Biz, sendikal faaliyetlerimize başladığımızda usta pozisyonunda olan işçiler, patronun buraya sendika sokmayacağını, gerekirse fabrikayı kapatacağını iddia ettiler. Biz buna rağmen geri adım atmadık. Mücadeleye devam ettik. O arada şirket yönetiminin bizim sendikal faaliyetimizi öğrendiğine dair bilgiler alıyorduk. 2,5 saatlik iş durdurma eyleminin videosunu çeken Kadir arkadaşımızı önce işten çıkardılar. Ben de iş başı yaptığım gün sendikal faaliyetime kaldığım yerden devam ettim. Arkadaşlarla birlikte Şireci Tekstil’de çalışan arkadaşlarımıza destek amaçlı bir video çektik. Bu videonun yayınlanmasından bir saat sonra da işten çıkarıldım. Aslında birçok fabrikada yaşanan saldırıların bir benzerini yaşadık. İşten atarak, sendikal örgütlenmemizi engelleyebileceklerini sandılar. Ancak, biliyoruz ki, sendikalı olmak anayasal hakkımızdır. Arkadaşlarımız, sendikalarına sahip çıkıyor. Üstelik her türlü baskı ve mobbinge rağmen.

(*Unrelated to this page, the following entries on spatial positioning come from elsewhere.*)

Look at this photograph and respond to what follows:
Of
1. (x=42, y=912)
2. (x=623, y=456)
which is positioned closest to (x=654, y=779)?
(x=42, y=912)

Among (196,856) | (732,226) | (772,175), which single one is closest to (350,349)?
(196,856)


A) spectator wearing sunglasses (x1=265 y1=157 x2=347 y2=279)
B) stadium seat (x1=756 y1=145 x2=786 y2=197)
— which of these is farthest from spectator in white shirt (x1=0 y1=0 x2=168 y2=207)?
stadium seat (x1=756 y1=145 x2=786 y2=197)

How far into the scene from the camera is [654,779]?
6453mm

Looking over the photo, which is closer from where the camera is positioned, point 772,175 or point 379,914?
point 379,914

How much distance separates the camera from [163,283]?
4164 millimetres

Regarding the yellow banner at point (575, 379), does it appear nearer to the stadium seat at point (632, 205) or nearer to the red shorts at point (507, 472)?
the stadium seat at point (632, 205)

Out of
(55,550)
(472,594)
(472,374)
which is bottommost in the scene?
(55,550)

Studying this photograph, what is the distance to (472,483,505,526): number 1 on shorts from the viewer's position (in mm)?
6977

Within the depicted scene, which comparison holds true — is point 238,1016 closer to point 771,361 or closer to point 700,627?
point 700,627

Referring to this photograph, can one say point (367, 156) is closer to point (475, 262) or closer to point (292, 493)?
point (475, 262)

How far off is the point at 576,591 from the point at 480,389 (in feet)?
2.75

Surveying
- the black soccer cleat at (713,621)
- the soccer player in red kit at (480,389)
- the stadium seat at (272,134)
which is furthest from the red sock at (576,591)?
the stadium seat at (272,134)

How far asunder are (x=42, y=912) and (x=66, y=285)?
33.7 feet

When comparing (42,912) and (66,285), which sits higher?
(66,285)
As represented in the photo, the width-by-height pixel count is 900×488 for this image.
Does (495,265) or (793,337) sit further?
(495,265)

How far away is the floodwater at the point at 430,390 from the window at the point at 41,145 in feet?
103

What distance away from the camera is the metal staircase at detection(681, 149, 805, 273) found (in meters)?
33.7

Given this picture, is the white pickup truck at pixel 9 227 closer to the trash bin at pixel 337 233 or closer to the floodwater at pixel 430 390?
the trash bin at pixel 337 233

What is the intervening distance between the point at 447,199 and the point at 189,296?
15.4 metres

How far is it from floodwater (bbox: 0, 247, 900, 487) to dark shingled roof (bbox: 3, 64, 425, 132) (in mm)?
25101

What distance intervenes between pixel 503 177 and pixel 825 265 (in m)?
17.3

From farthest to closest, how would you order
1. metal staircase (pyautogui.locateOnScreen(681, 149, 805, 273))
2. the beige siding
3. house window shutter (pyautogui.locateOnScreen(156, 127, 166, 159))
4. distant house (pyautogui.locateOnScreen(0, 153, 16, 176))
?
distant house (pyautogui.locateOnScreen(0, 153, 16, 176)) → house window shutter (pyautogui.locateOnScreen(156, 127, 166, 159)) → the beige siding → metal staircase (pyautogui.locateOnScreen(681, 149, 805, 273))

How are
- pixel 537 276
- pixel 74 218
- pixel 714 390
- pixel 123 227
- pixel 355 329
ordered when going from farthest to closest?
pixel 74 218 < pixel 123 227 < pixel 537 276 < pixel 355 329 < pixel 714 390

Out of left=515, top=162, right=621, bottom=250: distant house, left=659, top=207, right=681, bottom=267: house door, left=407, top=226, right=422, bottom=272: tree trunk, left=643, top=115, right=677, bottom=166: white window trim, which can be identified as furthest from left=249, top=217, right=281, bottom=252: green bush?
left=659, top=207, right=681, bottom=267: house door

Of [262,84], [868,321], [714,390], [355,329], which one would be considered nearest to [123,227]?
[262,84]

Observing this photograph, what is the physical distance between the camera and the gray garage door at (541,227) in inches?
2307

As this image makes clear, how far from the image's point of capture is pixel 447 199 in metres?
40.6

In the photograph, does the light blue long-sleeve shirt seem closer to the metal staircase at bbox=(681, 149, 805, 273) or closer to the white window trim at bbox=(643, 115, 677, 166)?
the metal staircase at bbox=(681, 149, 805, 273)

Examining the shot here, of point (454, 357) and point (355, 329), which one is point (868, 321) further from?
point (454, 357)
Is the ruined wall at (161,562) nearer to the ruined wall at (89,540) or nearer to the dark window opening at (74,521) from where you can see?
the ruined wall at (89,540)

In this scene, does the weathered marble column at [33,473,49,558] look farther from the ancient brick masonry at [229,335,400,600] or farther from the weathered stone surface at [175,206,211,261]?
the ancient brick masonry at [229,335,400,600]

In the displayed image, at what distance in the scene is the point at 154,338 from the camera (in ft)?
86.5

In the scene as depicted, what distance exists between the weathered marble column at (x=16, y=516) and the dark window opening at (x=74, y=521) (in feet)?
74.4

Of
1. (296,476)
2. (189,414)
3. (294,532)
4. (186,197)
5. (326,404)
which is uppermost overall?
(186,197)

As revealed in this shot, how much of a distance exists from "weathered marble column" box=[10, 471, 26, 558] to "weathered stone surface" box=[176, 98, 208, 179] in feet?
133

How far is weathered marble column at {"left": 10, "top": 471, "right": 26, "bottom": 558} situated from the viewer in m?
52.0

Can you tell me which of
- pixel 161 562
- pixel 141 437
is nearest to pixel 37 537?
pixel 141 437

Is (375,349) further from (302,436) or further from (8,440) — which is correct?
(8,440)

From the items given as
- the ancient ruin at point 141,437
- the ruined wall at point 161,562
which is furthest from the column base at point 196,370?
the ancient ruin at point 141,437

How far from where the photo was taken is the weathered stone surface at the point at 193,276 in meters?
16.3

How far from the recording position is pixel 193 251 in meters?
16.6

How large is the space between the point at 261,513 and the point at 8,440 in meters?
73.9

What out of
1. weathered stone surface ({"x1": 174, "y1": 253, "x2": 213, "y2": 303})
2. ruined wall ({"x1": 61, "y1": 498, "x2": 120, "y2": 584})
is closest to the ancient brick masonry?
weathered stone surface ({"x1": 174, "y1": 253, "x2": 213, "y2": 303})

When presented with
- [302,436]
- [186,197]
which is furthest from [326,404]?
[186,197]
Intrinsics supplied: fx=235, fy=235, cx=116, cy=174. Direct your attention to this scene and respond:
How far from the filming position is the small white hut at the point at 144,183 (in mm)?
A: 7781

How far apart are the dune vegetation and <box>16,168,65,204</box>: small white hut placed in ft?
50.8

-Hukuki sürecinizle birlikte fabrika önünde direnişe başladınız. Direnişinizden bahseder misiniz?

İşten atıldığım günden itibaren, kapı önünde direnişe geçerek mücadeleme devam ettim. İşe gider gelir gibi her gün fabrika önünde direnişteyim. Özellikle içeride çalışan arkadaşlarımın desteği bana moral ve motivasyon sağlıyor. Kendi çaylarını, poğaçalarını bizimle paylaşmaları büyük bir mutluluk. Tek bir selamları dahi yetiyor. Şunu anladım ki aylardır devam eden toplantılarımızın, etkinliklerimizin sonucunda biz burada birliğimiz-beraberliğimiz için önemli ilerleme kaydetmişiz. Bazen slogan atıyoruz, bazen müzik açıyoruz. Paydos saatlerimizde sendikamızla birlikte arkadaşlarımıza neden direndiğimizi, fabrikada neden mücadele etmemiz gerektiğini anlatan konuşmalar yapıyoruz. Kapı önünde yönetimin ve polisin keyfi müdahalelerini de görüyoruz. Ama biz de mücadeleye ilk günkü kararlılığımızla devam ediyoruz. Sendikalar, demokratik kitle örgütleri desteğe geliyor. İşçinin yanında duran birilerini görmek insana gurur veriyor.

-Sendika ile birlikte hareket etmenizin mücadeleye olan katkılarını anlatır mısınız?

Açıkçası işçiler olarak yasal haklarımızı dahi bilmiyorduk. Sendikalı olunca hem yasal haklarımızı öğrendik hem de nasıl bir mücadele yürütmemiz gerektiği konusunda bilinçlendik. Tüm kararlarımızı ortak toplantılarda aldık. Sendikalı olunca daha güçlü olduğumuzu anladık. Çünkü bize her şeyi yasaklayan sermayeye karşı özellikle üretimden gelen gücümüzün farkına vardık. Bize sefalet ücretlerini dayatanlara, emeğimizin karşılığını vermeyip, bizden çalanlara karşı mücadele etmesini öğrendik. Sendikamız TOMİS ile birlikte bugüne kadar sürekli fikir alışverişinde bulunarak, her toplantımızdan daha da güçlenerek kalktık. O yüzden birimizin ekmeği için arkadaşlarımız işi durdurabildi. O yüzden, “Yaşasın onurlu ve gururlu mücadelemiz!” diyoruz.

Türkiye’nin birçok yerinde işçi eylemleri var. Bu süreci nasıl değerlendiriyorsunuz? İşçi ve emekçilere çağrınız nedir?

Bu iktidarın yaptıklarını her gün görüyoruz, yaşıyoruz. Artık bu sorunlara dur demek lazım. Hiç kimse hak ettiğini alamıyor. Asgari ücret artıyor. Ama her şeye de sık sık zam geliyor. Bizi mücadele etmekten alıkoymak istiyorlar. Bize pazarlarda çöpe atılmış meyve-sebze toplamayı reva görüyorlar. Bunu reddetmek gerekiyor. Milyarderleri ve onlara hizmet eden iktidarı alkışlayarak sefaletten kurtulamayız!